The initiative is a "back door" way to hurt the $13.3 billion biotech crop industry, according to Richard Lobb, managing director for the Council for Biotechnology Information.

"They basically are trying to scare consumers through labeling," Lobb, whose Washington-based group represents developers of biotech seeds including Monsanto and DuPont Co., said in a telephone interview. "The obvious objective is to push biotechnology out of the market altogether."

Biotech labeling, which has been adopted in more than 40 countries, has never been endorsed by the FDA. The agency says crops engineered to tolerate herbicides or produce insecticide pose no greater health risks than conventional foods.

Modified foods have been in U.S. grocery stores since 1994. Ninety-three percent of Americans say genetically engineered foods should be labeled, according to an October 2010 poll conducted by Thompson Reuters Corp. and National Public Radio. Seventy-nine percent have doubts about the safety of such foods, according to the poll.

Label Exemptions

Food labels should be reserved for "critically important food safety and nutritional information," said Brian Kennedy, a spokesman for the Grocery Manufacturers Association, which opposes the California initiative. His group donated $375,000 to fight the ballot proposal, matching the amount provided by the Council for Biotechnology Information, according to public disclosures.

Should it be approved, the measure would require labels of foods made with biotech ingredients to state that they were "produced with genetic engineering." Labels would be phased in over 18 months. Exemptions include restaurant food, alcohol and meat from animals fed with modified grains.

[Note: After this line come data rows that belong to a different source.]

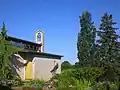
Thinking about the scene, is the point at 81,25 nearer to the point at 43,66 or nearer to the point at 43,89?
the point at 43,66

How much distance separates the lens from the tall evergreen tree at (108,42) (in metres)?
50.5

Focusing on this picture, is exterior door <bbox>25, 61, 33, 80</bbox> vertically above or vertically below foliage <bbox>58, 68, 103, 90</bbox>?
above

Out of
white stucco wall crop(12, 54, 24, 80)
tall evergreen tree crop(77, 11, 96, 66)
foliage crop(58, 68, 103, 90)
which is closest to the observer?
foliage crop(58, 68, 103, 90)

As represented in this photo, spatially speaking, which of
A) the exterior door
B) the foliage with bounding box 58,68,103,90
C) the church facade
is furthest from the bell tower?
the foliage with bounding box 58,68,103,90

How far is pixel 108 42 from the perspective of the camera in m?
52.2

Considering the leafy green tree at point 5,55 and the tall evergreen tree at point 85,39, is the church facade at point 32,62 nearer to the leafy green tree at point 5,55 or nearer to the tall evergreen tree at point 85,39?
the leafy green tree at point 5,55

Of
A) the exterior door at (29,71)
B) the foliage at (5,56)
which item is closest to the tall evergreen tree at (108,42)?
the exterior door at (29,71)

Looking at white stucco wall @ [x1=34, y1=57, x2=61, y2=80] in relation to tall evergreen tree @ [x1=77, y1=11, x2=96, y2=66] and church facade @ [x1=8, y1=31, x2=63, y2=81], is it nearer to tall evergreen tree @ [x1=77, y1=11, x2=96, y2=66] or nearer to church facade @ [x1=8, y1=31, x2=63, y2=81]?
church facade @ [x1=8, y1=31, x2=63, y2=81]

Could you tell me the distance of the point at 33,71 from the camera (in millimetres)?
35750

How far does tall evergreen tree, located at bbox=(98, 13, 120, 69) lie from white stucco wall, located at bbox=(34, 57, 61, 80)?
13005 mm

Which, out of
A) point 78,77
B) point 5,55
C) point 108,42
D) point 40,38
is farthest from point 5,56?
point 108,42

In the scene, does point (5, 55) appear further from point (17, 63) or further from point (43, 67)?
point (43, 67)

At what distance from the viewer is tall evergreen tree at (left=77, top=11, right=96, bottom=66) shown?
5541cm

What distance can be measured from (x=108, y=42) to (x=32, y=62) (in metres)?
20.5
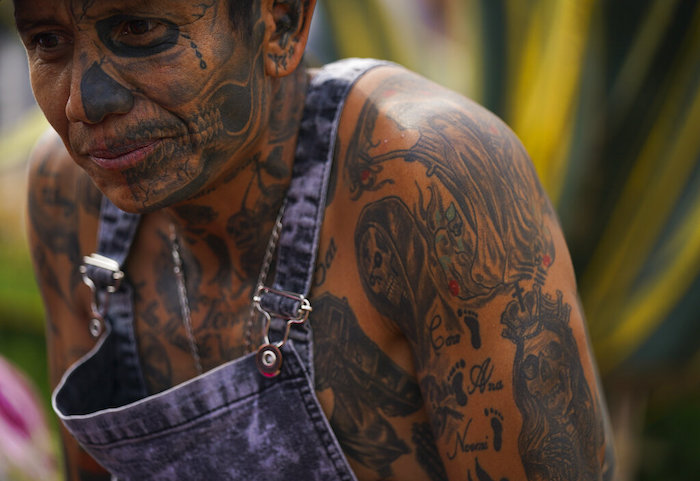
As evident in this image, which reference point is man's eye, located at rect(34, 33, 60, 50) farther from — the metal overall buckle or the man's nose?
the metal overall buckle

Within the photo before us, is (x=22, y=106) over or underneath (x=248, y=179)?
underneath

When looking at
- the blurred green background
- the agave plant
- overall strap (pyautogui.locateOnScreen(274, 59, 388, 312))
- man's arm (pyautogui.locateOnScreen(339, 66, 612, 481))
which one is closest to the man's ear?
overall strap (pyautogui.locateOnScreen(274, 59, 388, 312))

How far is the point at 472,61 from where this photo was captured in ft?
10.7

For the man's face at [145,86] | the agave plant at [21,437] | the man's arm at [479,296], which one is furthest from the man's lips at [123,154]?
the agave plant at [21,437]

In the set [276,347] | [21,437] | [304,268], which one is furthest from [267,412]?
[21,437]

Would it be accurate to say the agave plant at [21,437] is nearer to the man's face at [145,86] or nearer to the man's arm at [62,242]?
the man's arm at [62,242]

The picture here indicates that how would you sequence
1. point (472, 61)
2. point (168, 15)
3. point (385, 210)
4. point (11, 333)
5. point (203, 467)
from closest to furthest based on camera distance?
1. point (168, 15)
2. point (385, 210)
3. point (203, 467)
4. point (472, 61)
5. point (11, 333)

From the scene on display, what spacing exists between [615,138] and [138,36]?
2.07 meters

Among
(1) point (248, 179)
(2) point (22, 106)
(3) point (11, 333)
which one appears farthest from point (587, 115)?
(2) point (22, 106)

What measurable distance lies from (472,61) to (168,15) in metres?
2.04

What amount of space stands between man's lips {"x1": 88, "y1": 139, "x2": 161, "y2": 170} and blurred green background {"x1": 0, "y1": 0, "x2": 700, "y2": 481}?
4.65 ft

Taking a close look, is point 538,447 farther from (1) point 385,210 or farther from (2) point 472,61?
(2) point 472,61

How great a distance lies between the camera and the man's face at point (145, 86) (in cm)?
138

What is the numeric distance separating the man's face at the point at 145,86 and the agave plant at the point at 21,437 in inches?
65.1
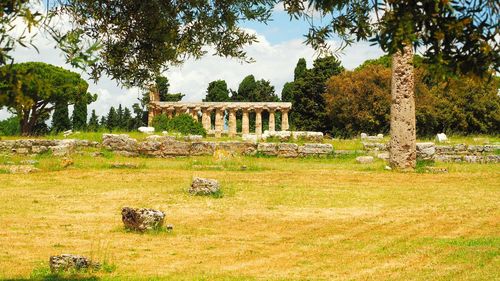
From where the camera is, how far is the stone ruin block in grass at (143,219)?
13109mm

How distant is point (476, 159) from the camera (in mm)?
28125

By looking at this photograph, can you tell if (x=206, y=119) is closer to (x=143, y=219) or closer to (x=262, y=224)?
(x=262, y=224)

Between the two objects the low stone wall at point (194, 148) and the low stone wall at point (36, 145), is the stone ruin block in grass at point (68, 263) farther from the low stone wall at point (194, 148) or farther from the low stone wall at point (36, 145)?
the low stone wall at point (194, 148)

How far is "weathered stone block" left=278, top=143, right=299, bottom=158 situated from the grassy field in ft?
13.7

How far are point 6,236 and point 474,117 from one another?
5013 centimetres

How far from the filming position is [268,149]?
28719mm

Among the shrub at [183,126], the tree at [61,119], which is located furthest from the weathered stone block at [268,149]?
the tree at [61,119]

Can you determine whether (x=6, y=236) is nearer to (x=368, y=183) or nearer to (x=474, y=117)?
(x=368, y=183)

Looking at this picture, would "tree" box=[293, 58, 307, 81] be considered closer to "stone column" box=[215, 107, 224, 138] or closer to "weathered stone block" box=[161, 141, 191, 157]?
"stone column" box=[215, 107, 224, 138]

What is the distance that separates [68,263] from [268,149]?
1913cm

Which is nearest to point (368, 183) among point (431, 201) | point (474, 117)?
point (431, 201)

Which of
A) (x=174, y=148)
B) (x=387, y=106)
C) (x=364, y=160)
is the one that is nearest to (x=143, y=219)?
(x=364, y=160)

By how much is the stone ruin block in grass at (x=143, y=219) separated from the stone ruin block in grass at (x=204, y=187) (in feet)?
14.4

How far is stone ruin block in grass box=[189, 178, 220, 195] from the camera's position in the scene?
17672 millimetres
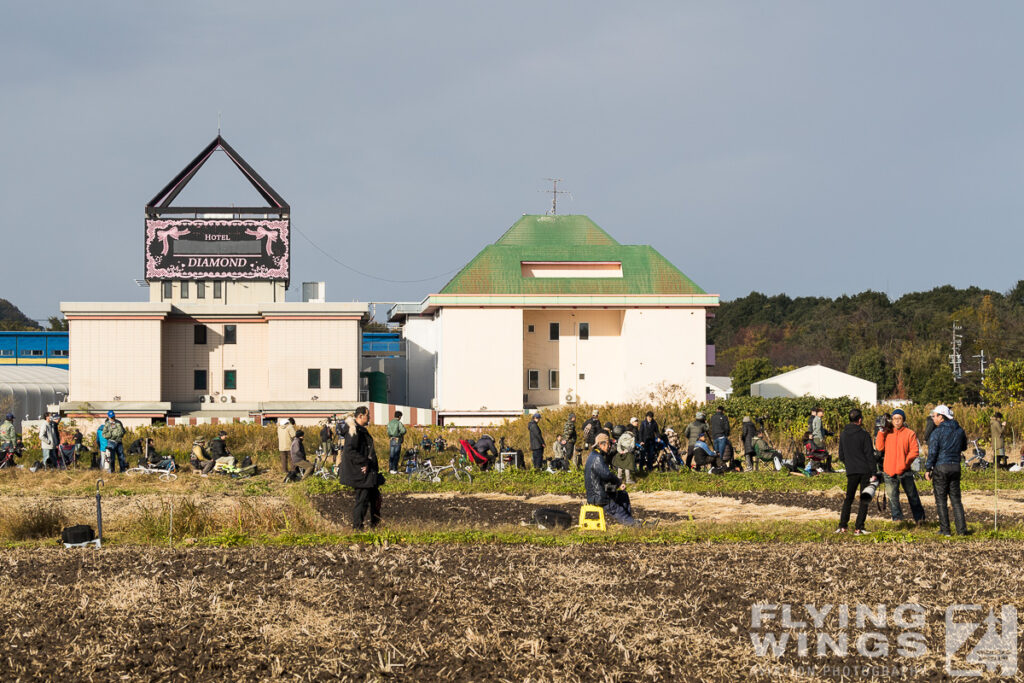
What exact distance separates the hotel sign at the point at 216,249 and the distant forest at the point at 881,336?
39.9 metres

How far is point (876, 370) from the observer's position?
285 feet

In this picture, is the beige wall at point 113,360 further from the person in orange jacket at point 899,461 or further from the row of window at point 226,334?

The label "would be the equivalent of a skull and crossbones" that would drive away customers and force food producers to stop using engineered ingredients, Joseph Mercola, the inititive's leading funder with $800,000 in donations, said in an April 1 Web posting. Mercola is an osteopath who promotes natural remedies at his clinic in Hoffman Estates, Illinois.

Chris Shaw, a New York-based analyst at Monness Crespi Hardt & Co. who recommends selling Monsanto shares, said labels identifying genetically modified organisms, or GMOs, won't change most consumers' buying decisions.

"People who are buying Oreos aren't going to care if there is GMO soybean oil in there," Shaw said. "It's going to be a marginal group of people that will care."